This is substantially the same instruction on reasonable doubt approved by our Supreme Court in Rose. Although the trial court's use of the phrase "sits nice" was improper, taken in the context of the trial court's overall instruction, this phrase did not prejudice Defendant.
    No error.
    Judges JOHN and HUNTER concur.


Footnote: 1
We note that prior to the Supreme Court's decision in McCarty, this Court reversed a conviction for first-degree sexual offense where jury instructions had been given in the disjunctive. State v. Callahan, 86 N.C. App. 88, 356 S.E.2d 403 (1987). Callahan was implicitly overruled by our Supreme Court's contrary holding in McCarty.

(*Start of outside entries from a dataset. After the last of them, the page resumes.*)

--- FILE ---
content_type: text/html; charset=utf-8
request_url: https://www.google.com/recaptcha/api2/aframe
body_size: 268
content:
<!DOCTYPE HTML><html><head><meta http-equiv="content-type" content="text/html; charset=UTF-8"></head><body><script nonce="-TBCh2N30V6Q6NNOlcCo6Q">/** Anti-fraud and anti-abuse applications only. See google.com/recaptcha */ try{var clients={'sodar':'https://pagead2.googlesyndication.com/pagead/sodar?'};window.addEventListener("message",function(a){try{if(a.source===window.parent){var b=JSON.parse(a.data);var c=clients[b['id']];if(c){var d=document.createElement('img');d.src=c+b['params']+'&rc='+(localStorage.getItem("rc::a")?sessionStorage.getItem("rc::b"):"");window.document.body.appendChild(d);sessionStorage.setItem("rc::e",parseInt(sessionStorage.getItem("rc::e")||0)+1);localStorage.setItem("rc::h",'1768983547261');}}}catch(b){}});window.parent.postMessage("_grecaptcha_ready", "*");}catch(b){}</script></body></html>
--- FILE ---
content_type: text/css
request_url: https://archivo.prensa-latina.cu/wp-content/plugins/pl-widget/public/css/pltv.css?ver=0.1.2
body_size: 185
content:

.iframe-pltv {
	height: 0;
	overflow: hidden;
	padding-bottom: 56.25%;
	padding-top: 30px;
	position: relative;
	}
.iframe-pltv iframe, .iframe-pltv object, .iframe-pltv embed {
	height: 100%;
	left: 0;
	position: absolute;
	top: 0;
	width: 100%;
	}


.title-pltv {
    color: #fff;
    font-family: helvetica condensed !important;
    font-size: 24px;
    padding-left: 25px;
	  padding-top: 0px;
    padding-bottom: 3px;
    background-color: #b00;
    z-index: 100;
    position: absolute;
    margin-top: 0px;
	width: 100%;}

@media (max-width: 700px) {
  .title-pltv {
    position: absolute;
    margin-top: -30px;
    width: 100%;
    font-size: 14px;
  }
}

In any event, it is well settled that this Court is bound by the holdings of our Supreme Court. Mahoney v. Ronnie's Road Service, 122 N.C. App. 150, 153, 468 S.E.2d 279, 281 (1996), aff'd per curiam, 345 N.C. 631, 481 S.E.2d 85 (1997).
Footnote: 2
An indictment is multiplicious if it charges a single offense in several counts. See N.C.G.S. § 15A-924(a)(2) (1997) ("A criminal pleading must contain . . . [a] separate count addressed to each offense charged . . . ."); N.C.G.S. § 15A-926(a) (1997) ("Two or more offenses may be joined in one pleading . . . when the offenses . . . are based on the same act or transaction or on a series of acts or transactions connected together or constituting parts of a single scheme or plan. Each offense must be stated in a separate count as required by G.S. 15A-924."). "The principle danger in multiplicity is that the defendant will receive multiple sentences for a single offense . . . . Multiplicity does not require dismissal of the indictment, [but] the defendant will be entitled to relief from an improperly imposed multiple sentence . . . ." 2 Wayne R. LaFave & Jerold H. Israel, Criminal Procedure § 19.2, at 457-58 (1984).